▶ [SUPPLIED DATA]
::::

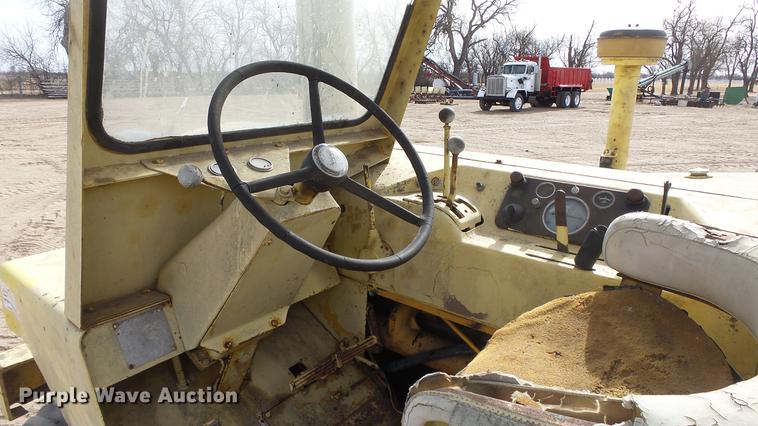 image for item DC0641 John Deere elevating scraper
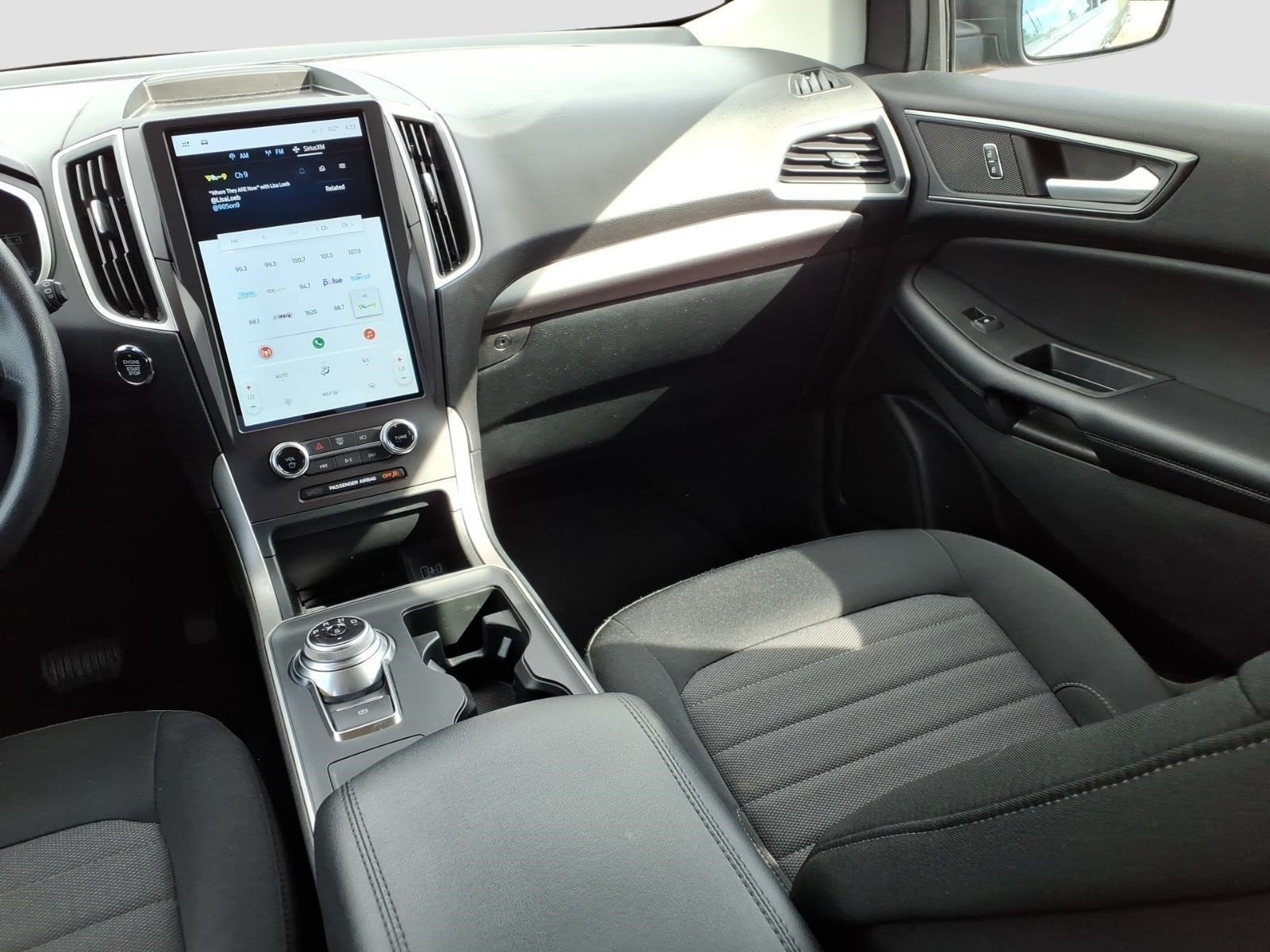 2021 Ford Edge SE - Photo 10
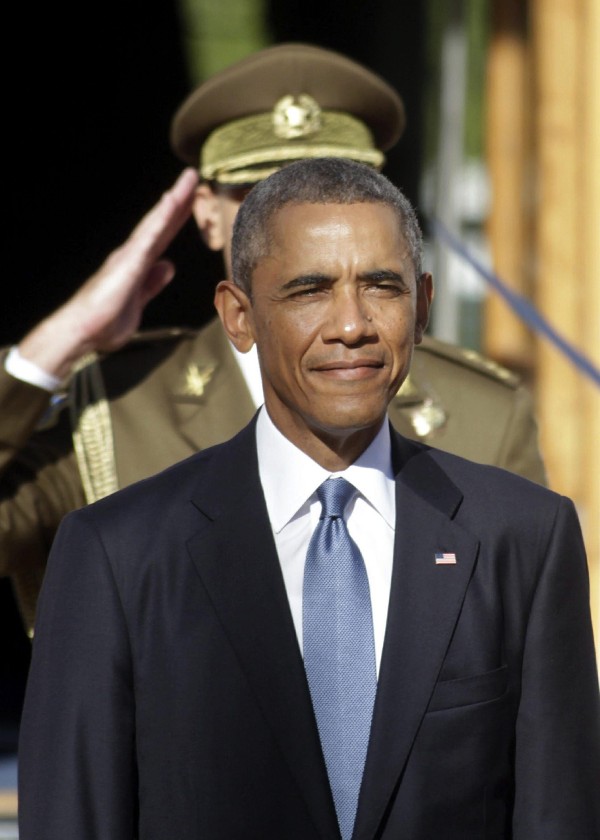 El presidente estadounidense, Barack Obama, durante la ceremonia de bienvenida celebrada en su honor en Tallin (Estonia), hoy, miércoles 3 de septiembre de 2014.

::::

▶ [EXERCISE BRIEF] Without the pictures, output the full listing exactly as it stands.

▶ [EXPECTED OUTPUT]
 image for item DC0641 John Deere elevating scraper
 2021 Ford Edge SE - Photo 10
 El presidente estadounidense, Barack Obama, durante la ceremonia de bienvenida celebrada en su honor en Tallin (Estonia), hoy, miércoles 3 de septiembre de 2014.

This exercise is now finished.